![]() |
Rustam Effendi Sastrawijaya |
Skks cianjur//Menurut versi Sejarah Cianjur, Sanghyang Borosngora dikenal
sebagai Prabu Jampang Manggung. Nama aslinya adalah Pangeran Sanghyang
Borosngora, ia putera kedua Adipati Singacala (Panjalu) yang bernama Prabu
Cakradewa. Prabu Cakradewa sendiri adalah putera Sedang Larang, Sedang Larang
adalah putera Ratu Prapa Selawati.
Sanghyang Borosngora adalah putera Prabu Cakradewa dari
permaisuri yang bernama Ratu Sari Permanadewi. Ratu Sari Permanadewi adalah
putera keenam dari Adipati Wanaperi Sang Aria Kikis, jadi Sanghyang Borosngora
adalah saudara misan Dalem Cikundul.
Sanghyang Borosngora mempunyai empat orang saudara dan pada
usia 14 tahun ia diperintah sang ayah untuk berziarah ke tanah suci Mekkah.
Pada bulan Safar 1101 H Sanghyang Borosngora berangkat ke Mekkah yang lama
perjalanannya adalah 6 tahun.
Sepulang dari tanah suci, Sanghyang Borosngora mendapat
julukan Syeikh Haji Sampulur Sauma Dipa Ulama. Tiba di kampung halamannya
Kerajaan Singacala, sang ayah ternyata telah meninggal dunia. Borosngora
kemudian berniat menurunkan ilmunya dan menyampaikan ajaran Islam kepada rakyat
Pajajaran Girang dan Pajajaran Tengah, karena itu Borosngora mengembara ke
nagari Sancang dan tanah Jampang.
Pada hitungan windu pertama, Sanghyang Borosngora melakukan
perjalanan kunjungan ke tanah leluhurnya di Karantenan Gunung Sawal, nagari
Sancang, Parakan Tilu, Kandangwesi, Gunung Wayang, Gunung Kendan (Galuh
Wiwitan), Dayeuhkolot (Sagalaherang), nagari Wanayasa Rajamantri, Bayabang
(menemui Kyai Nagasasra), Paringgalaya (sekarang sudah terbenam oleh Waduk
Jatiluhur) dan kemudian kembali ke Gunung Wayang.

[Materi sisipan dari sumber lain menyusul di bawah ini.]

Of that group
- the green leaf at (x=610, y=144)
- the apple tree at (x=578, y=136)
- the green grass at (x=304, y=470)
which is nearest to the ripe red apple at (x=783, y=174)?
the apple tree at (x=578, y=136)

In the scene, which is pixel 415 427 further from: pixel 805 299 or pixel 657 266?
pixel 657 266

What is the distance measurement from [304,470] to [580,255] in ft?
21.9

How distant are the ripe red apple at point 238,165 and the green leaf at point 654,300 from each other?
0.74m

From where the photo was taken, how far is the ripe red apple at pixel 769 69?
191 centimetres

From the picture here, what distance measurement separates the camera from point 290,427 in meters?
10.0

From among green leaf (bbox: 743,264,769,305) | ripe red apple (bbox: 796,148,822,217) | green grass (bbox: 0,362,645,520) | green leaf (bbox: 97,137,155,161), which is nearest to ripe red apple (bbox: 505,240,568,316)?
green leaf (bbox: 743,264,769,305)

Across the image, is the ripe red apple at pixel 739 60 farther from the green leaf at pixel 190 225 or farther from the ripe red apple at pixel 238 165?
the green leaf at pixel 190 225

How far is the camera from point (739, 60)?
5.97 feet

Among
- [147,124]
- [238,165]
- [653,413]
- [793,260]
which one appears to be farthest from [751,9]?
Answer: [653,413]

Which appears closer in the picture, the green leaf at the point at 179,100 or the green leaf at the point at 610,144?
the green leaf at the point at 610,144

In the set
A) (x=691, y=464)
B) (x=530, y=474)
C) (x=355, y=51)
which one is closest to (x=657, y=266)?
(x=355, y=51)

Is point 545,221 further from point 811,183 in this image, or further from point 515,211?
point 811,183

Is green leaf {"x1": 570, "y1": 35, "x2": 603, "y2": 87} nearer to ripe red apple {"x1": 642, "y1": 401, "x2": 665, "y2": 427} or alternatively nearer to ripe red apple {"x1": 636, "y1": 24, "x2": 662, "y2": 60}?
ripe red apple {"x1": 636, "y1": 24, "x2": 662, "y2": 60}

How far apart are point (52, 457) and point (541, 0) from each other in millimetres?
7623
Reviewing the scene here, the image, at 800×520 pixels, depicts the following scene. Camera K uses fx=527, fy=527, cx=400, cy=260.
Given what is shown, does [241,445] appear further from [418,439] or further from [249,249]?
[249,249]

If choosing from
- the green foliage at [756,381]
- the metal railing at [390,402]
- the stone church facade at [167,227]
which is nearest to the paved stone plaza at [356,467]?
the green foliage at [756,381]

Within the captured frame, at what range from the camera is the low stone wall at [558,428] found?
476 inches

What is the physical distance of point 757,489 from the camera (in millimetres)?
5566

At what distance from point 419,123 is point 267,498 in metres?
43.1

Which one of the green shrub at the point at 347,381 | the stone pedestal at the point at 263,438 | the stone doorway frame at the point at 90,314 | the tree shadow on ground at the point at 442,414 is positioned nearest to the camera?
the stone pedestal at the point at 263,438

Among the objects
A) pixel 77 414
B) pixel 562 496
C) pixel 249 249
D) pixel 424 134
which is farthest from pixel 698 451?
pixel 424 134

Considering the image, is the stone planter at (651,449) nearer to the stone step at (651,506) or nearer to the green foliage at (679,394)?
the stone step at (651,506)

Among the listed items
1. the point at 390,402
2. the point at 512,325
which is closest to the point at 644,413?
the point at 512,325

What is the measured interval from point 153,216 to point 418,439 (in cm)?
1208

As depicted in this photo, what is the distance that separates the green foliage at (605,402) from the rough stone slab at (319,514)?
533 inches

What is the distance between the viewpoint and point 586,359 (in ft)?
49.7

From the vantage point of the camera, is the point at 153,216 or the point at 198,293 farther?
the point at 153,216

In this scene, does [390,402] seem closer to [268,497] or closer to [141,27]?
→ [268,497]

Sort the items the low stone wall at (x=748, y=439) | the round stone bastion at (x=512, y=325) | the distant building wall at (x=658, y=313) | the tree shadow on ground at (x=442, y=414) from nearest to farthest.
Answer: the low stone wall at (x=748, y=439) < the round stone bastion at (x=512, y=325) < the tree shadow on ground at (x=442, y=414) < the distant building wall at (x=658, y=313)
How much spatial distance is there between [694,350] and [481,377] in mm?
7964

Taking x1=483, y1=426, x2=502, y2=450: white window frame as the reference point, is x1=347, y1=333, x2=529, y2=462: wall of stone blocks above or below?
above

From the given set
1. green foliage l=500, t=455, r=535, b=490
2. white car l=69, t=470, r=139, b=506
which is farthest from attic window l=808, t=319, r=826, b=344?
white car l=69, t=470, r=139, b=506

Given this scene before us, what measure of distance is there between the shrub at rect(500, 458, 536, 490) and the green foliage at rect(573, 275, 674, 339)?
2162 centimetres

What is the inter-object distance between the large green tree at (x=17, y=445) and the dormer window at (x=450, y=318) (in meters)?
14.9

Pada windu kedua ia berangkat ke Jampang Wetan, Gunung
Patuha, Gunung Pucung Pugur, Pasir Bentang, Gunung Masigit, Pager Ruyung,
Pagelarang, Jampang Tengah, Curug Supit, Cihonje, Teluk Ratu, Gunung Sunda,
Cipanegah, Cicatih kemudian mengunjungi Salaka Domas di Sela Kancana,
Cipanengah, Cimandiri.
Windu ketiga Sanghyang Borosngora pergi ke Jampang Tengah
mendirikan padepokan di Hulu Sungai Cikaso, Taman Mayang Sari (kuta jero),
Jampang Kulon. Di tempat ini ia dikenal dengan nama Haji Soleh dan Haji Mulya.
Setelah itu ia kembali ke Cipanengah, Gunung Rompang, di tempat ini ia dikenal
sebagai Syeikh Haji Dalem Sepuh.
Sanghyang Borosngora menikahi seorang gadis yatim, cucu
angkat Kanjeng Kiai Cinta Linuwih di Gunung Wayang. Gadis yatim ini adalah
turunan langsung Senapati Amuk Murugul Sura Wijaya, Mantri Agung Mareja, wakil
Sri Maharaja Pajajaran untuk wilayah Cirebon Girang dan Tengah.
Padaa windu ketiga, ia memiliki dua orang putra yaitu
Hariang Sancang Kuning dan Pangeran Hariang Kancana. Sanghyang Borosngora hidup
sampai usia lanjut, ia wafat setelah dari Gunung Rompang serta dimakamkan di
suatu tempat di tepi Sungai Cileuleuy, Kp Langkob, Desa Ciambar, Kecamatan
Nagrak, Sukabumi.
Putra cikalnya yaitu Hariang Sancang Kuning melakukan napak
tilas perjalanan mendiang ayahnya ke Pajajaran Girang dan Tengah, kemudian ke
Singacala (Panjalu). Ia wafat dan dimakamkan di Cibungur, selatan Panjalu.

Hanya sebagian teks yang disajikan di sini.